[Listed entries]
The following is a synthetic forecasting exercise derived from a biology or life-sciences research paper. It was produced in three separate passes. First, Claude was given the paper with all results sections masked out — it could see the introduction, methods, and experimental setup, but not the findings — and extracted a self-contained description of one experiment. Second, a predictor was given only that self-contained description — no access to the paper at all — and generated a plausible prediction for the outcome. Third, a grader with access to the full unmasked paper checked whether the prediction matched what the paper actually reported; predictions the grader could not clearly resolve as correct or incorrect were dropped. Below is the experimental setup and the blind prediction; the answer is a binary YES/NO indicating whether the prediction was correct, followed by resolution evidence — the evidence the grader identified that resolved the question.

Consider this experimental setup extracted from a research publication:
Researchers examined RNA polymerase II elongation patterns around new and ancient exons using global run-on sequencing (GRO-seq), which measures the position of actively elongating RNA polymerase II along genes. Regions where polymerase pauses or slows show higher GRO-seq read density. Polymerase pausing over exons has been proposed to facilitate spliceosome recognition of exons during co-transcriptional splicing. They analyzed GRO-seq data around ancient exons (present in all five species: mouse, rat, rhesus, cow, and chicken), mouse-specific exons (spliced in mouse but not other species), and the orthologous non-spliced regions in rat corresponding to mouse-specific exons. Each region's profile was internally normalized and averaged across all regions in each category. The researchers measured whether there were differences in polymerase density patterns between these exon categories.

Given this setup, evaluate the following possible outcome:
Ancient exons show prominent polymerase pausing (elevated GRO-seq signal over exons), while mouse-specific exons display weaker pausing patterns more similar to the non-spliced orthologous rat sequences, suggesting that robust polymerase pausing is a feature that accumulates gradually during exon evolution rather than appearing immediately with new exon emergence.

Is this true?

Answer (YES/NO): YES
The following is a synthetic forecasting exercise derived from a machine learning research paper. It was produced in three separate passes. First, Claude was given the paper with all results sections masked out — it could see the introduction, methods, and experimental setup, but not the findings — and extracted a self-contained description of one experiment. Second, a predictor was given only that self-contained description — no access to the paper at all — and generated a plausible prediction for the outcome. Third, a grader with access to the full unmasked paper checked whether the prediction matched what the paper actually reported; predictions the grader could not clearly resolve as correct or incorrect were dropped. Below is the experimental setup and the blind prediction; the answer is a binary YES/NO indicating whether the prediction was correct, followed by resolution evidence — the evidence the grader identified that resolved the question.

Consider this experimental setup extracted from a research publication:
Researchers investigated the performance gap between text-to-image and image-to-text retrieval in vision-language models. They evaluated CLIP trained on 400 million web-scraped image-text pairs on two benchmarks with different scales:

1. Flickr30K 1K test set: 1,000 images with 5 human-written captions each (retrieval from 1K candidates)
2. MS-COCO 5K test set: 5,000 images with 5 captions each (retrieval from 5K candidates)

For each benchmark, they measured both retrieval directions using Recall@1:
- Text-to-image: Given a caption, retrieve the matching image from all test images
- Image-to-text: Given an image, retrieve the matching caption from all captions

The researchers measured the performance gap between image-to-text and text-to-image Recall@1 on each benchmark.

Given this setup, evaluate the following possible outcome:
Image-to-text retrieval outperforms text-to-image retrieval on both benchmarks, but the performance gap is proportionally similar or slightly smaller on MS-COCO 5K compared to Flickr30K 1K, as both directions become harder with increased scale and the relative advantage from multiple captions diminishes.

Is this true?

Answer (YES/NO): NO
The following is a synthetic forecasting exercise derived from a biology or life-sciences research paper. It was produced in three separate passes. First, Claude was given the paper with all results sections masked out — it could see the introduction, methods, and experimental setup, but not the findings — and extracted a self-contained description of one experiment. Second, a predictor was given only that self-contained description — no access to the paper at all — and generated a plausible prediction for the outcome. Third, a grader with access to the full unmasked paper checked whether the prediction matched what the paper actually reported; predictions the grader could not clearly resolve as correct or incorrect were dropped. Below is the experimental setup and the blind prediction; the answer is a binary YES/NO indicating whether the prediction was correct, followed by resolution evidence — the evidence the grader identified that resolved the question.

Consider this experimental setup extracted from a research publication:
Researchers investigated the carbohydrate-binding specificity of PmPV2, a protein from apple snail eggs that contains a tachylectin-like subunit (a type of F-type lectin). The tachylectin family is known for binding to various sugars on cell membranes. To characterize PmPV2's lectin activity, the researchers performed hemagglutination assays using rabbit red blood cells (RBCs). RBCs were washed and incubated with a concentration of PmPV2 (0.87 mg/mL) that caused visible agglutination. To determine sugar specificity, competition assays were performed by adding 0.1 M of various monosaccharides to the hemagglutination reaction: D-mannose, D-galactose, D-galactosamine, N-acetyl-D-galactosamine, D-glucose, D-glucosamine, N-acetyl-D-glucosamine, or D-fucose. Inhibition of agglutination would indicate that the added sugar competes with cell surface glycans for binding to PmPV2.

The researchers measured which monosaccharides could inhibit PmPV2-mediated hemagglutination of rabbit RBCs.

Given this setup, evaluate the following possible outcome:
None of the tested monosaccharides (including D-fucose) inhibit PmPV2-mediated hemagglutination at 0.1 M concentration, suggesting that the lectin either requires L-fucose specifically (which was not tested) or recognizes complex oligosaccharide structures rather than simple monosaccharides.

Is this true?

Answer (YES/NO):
[/Listed entries]
__Directions for this task__: Go through the records and output them all, word for word.

__Answer__:
The following is a synthetic forecasting exercise derived from a biology or life-sciences research paper. It was produced in three separate passes. First, Claude was given the paper with all results sections masked out — it could see the introduction, methods, and experimental setup, but not the findings — and extracted a self-contained description of one experiment. Second, a predictor was given only that self-contained description — no access to the paper at all — and generated a plausible prediction for the outcome. Third, a grader with access to the full unmasked paper checked whether the prediction matched what the paper actually reported; predictions the grader could not clearly resolve as correct or incorrect were dropped. Below is the experimental setup and the blind prediction; the answer is a binary YES/NO indicating whether the prediction was correct, followed by resolution evidence — the evidence the grader identified that resolved the question.

Consider this experimental setup extracted from a research publication:
Researchers examined RNA polymerase II elongation patterns around new and ancient exons using global run-on sequencing (GRO-seq), which measures the position of actively elongating RNA polymerase II along genes. Regions where polymerase pauses or slows show higher GRO-seq read density. Polymerase pausing over exons has been proposed to facilitate spliceosome recognition of exons during co-transcriptional splicing. They analyzed GRO-seq data around ancient exons (present in all five species: mouse, rat, rhesus, cow, and chicken), mouse-specific exons (spliced in mouse but not other species), and the orthologous non-spliced regions in rat corresponding to mouse-specific exons. Each region's profile was internally normalized and averaged across all regions in each category. The researchers measured whether there were differences in polymerase density patterns between these exon categories.

Given this setup, evaluate the following possible outcome:
Ancient exons show prominent polymerase pausing (elevated GRO-seq signal over exons), while mouse-specific exons display weaker pausing patterns more similar to the non-spliced orthologous rat sequences, suggesting that robust polymerase pausing is a feature that accumulates gradually during exon evolution rather than appearing immediately with new exon emergence.

Is this true?

Answer (YES/NO): YES
The following is a synthetic forecasting exercise derived from a machine learning research paper. It was produced in three separate passes. First, Claude was given the paper with all results sections masked out — it could see the introduction, methods, and experimental setup, but not the findings — and extracted a self-contained description of one experiment. Second, a predictor was given only that self-contained description — no access to the paper at all — and generated a plausible prediction for the outcome. Third, a grader with access to the full unmasked paper checked whether the prediction matched what the paper actually reported; predictions the grader could not clearly resolve as correct or incorrect were dropped. Below is the experimental setup and the blind prediction; the answer is a binary YES/NO indicating whether the prediction was correct, followed by resolution evidence — the evidence the grader identified that resolved the question.

Consider this experimental setup extracted from a research publication:
Researchers investigated the performance gap between text-to-image and image-to-text retrieval in vision-language models. They evaluated CLIP trained on 400 million web-scraped image-text pairs on two benchmarks with different scales:

1. Flickr30K 1K test set: 1,000 images with 5 human-written captions each (retrieval from 1K candidates)
2. MS-COCO 5K test set: 5,000 images with 5 captions each (retrieval from 5K candidates)

For each benchmark, they measured both retrieval directions using Recall@1:
- Text-to-image: Given a caption, retrieve the matching image from all test images
- Image-to-text: Given an image, retrieve the matching caption from all captions

The researchers measured the performance gap between image-to-text and text-to-image Recall@1 on each benchmark.

Given this setup, evaluate the following possible outcome:
Image-to-text retrieval outperforms text-to-image retrieval on both benchmarks, but the performance gap is proportionally similar or slightly smaller on MS-COCO 5K compared to Flickr30K 1K, as both directions become harder with increased scale and the relative advantage from multiple captions diminishes.

Is this true?

Answer (YES/NO): NO
The following is a synthetic forecasting exercise derived from a biology or life-sciences research paper. It was produced in three separate passes. First, Claude was given the paper with all results sections masked out — it could see the introduction, methods, and experimental setup, but not the findings — and extracted a self-contained description of one experiment. Second, a predictor was given only that self-contained description — no access to the paper at all — and generated a plausible prediction for the outcome. Third, a grader with access to the full unmasked paper checked whether the prediction matched what the paper actually reported; predictions the grader could not clearly resolve as correct or incorrect were dropped. Below is the experimental setup and the blind prediction; the answer is a binary YES/NO indicating whether the prediction was correct, followed by resolution evidence — the evidence the grader identified that resolved the question.

Consider this experimental setup extracted from a research publication:
Researchers investigated the carbohydrate-binding specificity of PmPV2, a protein from apple snail eggs that contains a tachylectin-like subunit (a type of F-type lectin). The tachylectin family is known for binding to various sugars on cell membranes. To characterize PmPV2's lectin activity, the researchers performed hemagglutination assays using rabbit red blood cells (RBCs). RBCs were washed and incubated with a concentration of PmPV2 (0.87 mg/mL) that caused visible agglutination. To determine sugar specificity, competition assays were performed by adding 0.1 M of various monosaccharides to the hemagglutination reaction: D-mannose, D-galactose, D-galactosamine, N-acetyl-D-galactosamine, D-glucose, D-glucosamine, N-acetyl-D-glucosamine, or D-fucose. Inhibition of agglutination would indicate that the added sugar competes with cell surface glycans for binding to PmPV2.

The researchers measured which monosaccharides could inhibit PmPV2-mediated hemagglutination of rabbit RBCs.

Given this setup, evaluate the following possible outcome:
None of the tested monosaccharides (including D-fucose) inhibit PmPV2-mediated hemagglutination at 0.1 M concentration, suggesting that the lectin either requires L-fucose specifically (which was not tested) or recognizes complex oligosaccharide structures rather than simple monosaccharides.

Is this true?

Answer (YES/NO):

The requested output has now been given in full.